>>

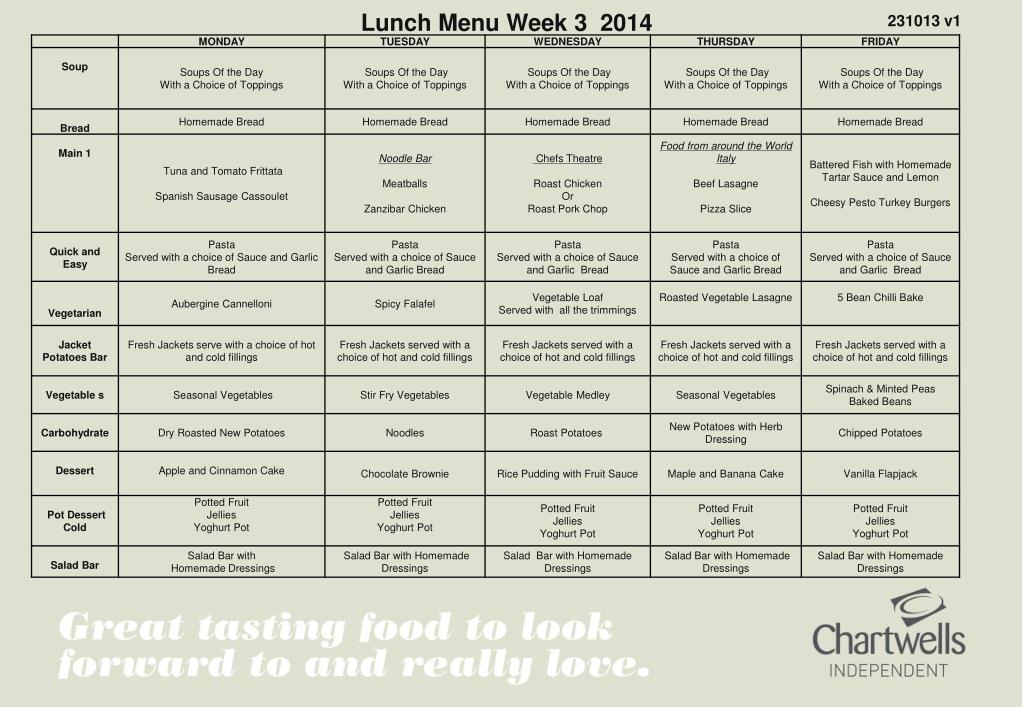 Lunch Menu Week 3 2014

231013 v1

| | MONDAY | TUESDAY | WEDNESDAY | THURSDAY | FRIDAY |
|---|---|---|---|---|---|
| Soup | Soups Of the Day With a Choice of Toppings | Soups Of the Day With a Choice of Toppings | Soups Of the Day With a Choice of Toppings | Soups Of the Day With a Choice of Toppings | Soups Of the Day With a Choice of Toppings |
| Bread | Homemade Bread | Homemade Bread | Homemade Bread | Homemade Bread | Homemade Bread |
| Main 1 | Tuna and Tomato Frittata Spanish Sausage Cassoulet | Noodle Bar Meatballs Zanzibar Chicken | Chefs Theatre Roast Chicken Or Roast Pork Chop | Food from around the World Italy Beef Lasagne Pizza Slice | Battered Fish with Homemade Tartar Sauce and Lemon Cheesy Pesto Turkey Burgers |
| Quick and Easy | Pasta Served with a choice of Sauce and Garlic Bread | Pasta Served with a choice of Sauce and Garlic Bread | Pasta Served with a choice of Sauce and Garlic Bread | Pasta Served with a choice of Sauce and Garlic Bread | Pasta Served with a choice of Sauce and Garlic Bread |
| Vegetarian | Aubergine Cannelloni | Spicy Falafel | Vegetable Loaf Served with all the trimmings | Roasted Vegetable Lasagne | 5 Bean Chilli Bake |
| Jacket Potatoes Bar | Fresh Jackets serve with a choice of hot and cold fillings | Fresh Jackets served with a choice of hot and cold fillings | Fresh Jackets served with a choice of hot and cold fillings | Fresh Jackets served with a choice of hot and cold fillings | Fresh Jackets served with a choice of hot and cold fillings |
| Vegetable s | Seasonal Vegetables | Stir Fry Vegetables | Vegetable Medley | Seasonal Vegetables | Spinach & Minted Peas Baked Beans |
| Carbohydrate | Dry Roasted New Potatoes | Noodles | Roast Potatoes | New Potatoes with Herb Dressing | Chipped Potatoes |
| Dessert | Apple and Cinnamon Cake | Chocolate Brownie | Rice Pudding with Fruit Sauce | Maple and Banana Cake | Vanilla Flapjack |
| Pot Dessert Cold | Potted Fruit Jellies Yoghurt Pot | Potted Fruit Jellies Yoghurt Pot | Potted Fruit Jellies Yoghurt Pot | Potted Fruit Jellies Yoghurt Pot | Potted Fruit Jellies Yoghurt Pot |
| Salad Bar | Salad Bar with Homemade Dressings | Salad Bar with Homemade Dressings | Salad Bar with Homemade Dressings | Salad Bar with Homemade Dressings | Salad Bar with Homemade Dressings |

Great tasting food to look forward to and really love.

Chartwells INDEPENDENT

<<

## HOW TO COMPLETE THIS TASK:
Every line of the data above is to be set down exactly; the pictures are not.

## EXERCISE ANSWER:
 Lunch Menu Week 3 2014

231013 v1

| | MONDAY | TUESDAY | WEDNESDAY | THURSDAY | FRIDAY |
|---|---|---|---|---|---|
| Soup | Soups Of the Day With a Choice of Toppings | Soups Of the Day With a Choice of Toppings | Soups Of the Day With a Choice of Toppings | Soups Of the Day With a Choice of Toppings | Soups Of the Day With a Choice of Toppings |
| Bread | Homemade Bread | Homemade Bread | Homemade Bread | Homemade Bread | Homemade Bread |
| Main 1 | Tuna and Tomato Frittata Spanish Sausage Cassoulet | Noodle Bar Meatballs Zanzibar Chicken | Chefs Theatre Roast Chicken Or Roast Pork Chop | Food from around the World Italy Beef Lasagne Pizza Slice | Battered Fish with Homemade Tartar Sauce and Lemon Cheesy Pesto Turkey Burgers |
| Quick and Easy | Pasta Served with a choice of Sauce and Garlic Bread | Pasta Served with a choice of Sauce and Garlic Bread | Pasta Served with a choice of Sauce and Garlic Bread | Pasta Served with a choice of Sauce and Garlic Bread | Pasta Served with a choice of Sauce and Garlic Bread |
| Vegetarian | Aubergine Cannelloni | Spicy Falafel | Vegetable Loaf Served with all the trimmings | Roasted Vegetable Lasagne | 5 Bean Chilli Bake |
| Jacket Potatoes Bar | Fresh Jackets serve with a choice of hot and cold fillings | Fresh Jackets served with a choice of hot and cold fillings | Fresh Jackets served with a choice of hot and cold fillings | Fresh Jackets served with a choice of hot and cold fillings | Fresh Jackets served with a choice of hot and cold fillings |
| Vegetable s | Seasonal Vegetables | Stir Fry Vegetables | Vegetable Medley | Seasonal Vegetables | Spinach & Minted Peas Baked Beans |
| Carbohydrate | Dry Roasted New Potatoes | Noodles | Roast Potatoes | New Potatoes with Herb Dressing | Chipped Potatoes |
| Dessert | Apple and Cinnamon Cake | Chocolate Brownie | Rice Pudding with Fruit Sauce | Maple and Banana Cake | Vanilla Flapjack |
| Pot Dessert Cold | Potted Fruit Jellies Yoghurt Pot | Potted Fruit Jellies Yoghurt Pot | Potted Fruit Jellies Yoghurt Pot | Potted Fruit Jellies Yoghurt Pot | Potted Fruit Jellies Yoghurt Pot |
| Salad Bar | Salad Bar with Homemade Dressings | Salad Bar with Homemade Dressings | Salad Bar with Homemade Dressings | Salad Bar with Homemade Dressings | Salad Bar with Homemade Dressings |

Great tasting food to look forward to and really love.

Chartwells INDEPENDENT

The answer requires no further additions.